EXERCISE GOAL >> Copy the data below without any change, starting at the line with "this 800×600 image." and ending at the line with "rusty copper surface [333, 563, 832, 860]". Include both of those lines and nothing outside them.

++++++++++++++++++++

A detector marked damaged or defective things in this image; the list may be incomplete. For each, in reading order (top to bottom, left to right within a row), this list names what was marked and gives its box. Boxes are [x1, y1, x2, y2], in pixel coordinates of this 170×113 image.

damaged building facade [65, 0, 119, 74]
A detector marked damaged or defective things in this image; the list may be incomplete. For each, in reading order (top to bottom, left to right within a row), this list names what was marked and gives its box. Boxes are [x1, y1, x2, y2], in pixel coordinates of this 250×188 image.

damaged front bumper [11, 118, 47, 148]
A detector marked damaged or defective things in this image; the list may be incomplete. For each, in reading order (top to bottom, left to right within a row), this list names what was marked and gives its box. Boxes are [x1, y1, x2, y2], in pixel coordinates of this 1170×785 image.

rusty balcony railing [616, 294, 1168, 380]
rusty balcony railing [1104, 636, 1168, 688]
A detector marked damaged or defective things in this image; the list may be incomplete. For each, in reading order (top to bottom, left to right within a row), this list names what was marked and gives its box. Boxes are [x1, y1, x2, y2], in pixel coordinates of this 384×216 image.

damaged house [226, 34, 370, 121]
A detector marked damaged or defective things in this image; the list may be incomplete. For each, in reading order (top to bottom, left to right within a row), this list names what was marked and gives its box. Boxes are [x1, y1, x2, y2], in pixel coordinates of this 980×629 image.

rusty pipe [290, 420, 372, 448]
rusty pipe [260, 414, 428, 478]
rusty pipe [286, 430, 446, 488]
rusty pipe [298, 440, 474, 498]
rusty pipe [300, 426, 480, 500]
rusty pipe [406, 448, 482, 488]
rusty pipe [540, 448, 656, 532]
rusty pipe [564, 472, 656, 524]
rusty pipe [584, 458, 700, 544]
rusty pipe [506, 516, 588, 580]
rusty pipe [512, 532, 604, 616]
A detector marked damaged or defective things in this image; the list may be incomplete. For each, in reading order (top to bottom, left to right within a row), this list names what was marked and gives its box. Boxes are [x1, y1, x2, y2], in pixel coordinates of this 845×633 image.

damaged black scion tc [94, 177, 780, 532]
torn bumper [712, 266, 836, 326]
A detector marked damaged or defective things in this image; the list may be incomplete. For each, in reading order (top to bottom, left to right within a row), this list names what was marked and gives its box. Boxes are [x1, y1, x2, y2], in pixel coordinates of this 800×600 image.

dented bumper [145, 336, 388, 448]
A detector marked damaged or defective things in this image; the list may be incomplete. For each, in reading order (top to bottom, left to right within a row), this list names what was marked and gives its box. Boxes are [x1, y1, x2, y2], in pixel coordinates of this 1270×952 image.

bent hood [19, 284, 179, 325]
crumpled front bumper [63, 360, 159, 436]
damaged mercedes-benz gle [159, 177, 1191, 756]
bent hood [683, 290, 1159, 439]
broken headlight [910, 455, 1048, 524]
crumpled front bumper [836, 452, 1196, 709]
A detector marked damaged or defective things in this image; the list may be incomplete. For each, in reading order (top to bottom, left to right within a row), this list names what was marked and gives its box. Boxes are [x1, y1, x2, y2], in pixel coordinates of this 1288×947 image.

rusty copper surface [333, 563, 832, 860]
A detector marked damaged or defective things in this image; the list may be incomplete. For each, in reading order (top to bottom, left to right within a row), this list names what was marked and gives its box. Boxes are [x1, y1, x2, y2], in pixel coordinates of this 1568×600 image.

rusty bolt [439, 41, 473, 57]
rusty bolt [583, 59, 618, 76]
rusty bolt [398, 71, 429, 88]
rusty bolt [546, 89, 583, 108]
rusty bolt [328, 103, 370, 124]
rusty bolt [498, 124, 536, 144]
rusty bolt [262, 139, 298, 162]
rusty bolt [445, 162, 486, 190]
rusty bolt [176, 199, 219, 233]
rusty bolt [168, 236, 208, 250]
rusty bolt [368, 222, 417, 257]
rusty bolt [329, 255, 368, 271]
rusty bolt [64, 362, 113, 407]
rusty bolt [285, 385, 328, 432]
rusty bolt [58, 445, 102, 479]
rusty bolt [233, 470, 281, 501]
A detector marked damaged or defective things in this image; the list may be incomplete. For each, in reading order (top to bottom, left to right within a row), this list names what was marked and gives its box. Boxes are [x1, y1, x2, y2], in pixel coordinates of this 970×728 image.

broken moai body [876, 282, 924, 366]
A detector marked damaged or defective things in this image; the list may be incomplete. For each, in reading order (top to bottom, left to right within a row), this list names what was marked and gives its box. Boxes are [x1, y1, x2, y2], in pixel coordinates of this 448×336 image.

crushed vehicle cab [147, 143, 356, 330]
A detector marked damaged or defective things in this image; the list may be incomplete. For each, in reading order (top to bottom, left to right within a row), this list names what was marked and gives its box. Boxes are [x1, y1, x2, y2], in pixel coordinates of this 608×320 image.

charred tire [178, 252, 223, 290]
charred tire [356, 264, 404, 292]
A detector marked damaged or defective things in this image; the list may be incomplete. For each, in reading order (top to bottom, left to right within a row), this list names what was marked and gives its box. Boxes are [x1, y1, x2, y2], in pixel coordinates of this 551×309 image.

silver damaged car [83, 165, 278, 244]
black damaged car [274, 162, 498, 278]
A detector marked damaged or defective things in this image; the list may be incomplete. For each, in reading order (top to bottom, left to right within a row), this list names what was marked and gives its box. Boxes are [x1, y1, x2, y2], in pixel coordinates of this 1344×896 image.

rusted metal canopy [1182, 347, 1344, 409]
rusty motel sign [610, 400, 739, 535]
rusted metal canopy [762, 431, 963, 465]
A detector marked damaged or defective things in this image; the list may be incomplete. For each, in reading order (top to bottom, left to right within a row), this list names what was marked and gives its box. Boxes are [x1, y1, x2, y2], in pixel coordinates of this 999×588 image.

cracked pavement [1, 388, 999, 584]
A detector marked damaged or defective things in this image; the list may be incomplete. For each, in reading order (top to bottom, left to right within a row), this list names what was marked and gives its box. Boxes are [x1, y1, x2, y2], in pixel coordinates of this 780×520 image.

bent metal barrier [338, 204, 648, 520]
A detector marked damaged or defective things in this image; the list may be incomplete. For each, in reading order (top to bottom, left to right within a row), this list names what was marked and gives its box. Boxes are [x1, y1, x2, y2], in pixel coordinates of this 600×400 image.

++++++++++++++++++++

TASK RESPONSE >>
A detector marked damaged or defective things in this image; the list may be incomplete. For each, in reading order (top to bottom, left to right within a row), this list names what was marked and gives its box. Boxes are [x1, y1, x2, y2], in pixel coordinates of this 800×600 image.

dented bumper [145, 336, 388, 448]
A detector marked damaged or defective things in this image; the list may be incomplete. For each, in reading order (top to bottom, left to right within a row), this list names what was marked and gives its box. Boxes are [x1, y1, x2, y2], in pixel coordinates of this 1270×952 image.

bent hood [19, 284, 179, 325]
crumpled front bumper [63, 360, 159, 436]
damaged mercedes-benz gle [159, 177, 1191, 756]
bent hood [683, 290, 1159, 439]
broken headlight [910, 455, 1048, 524]
crumpled front bumper [836, 452, 1196, 709]
A detector marked damaged or defective things in this image; the list may be incomplete. For each, in reading order (top to bottom, left to right within a row), this list names what was marked and gives its box. Boxes are [x1, y1, x2, y2], in pixel coordinates of this 1288×947 image.

rusty copper surface [333, 563, 832, 860]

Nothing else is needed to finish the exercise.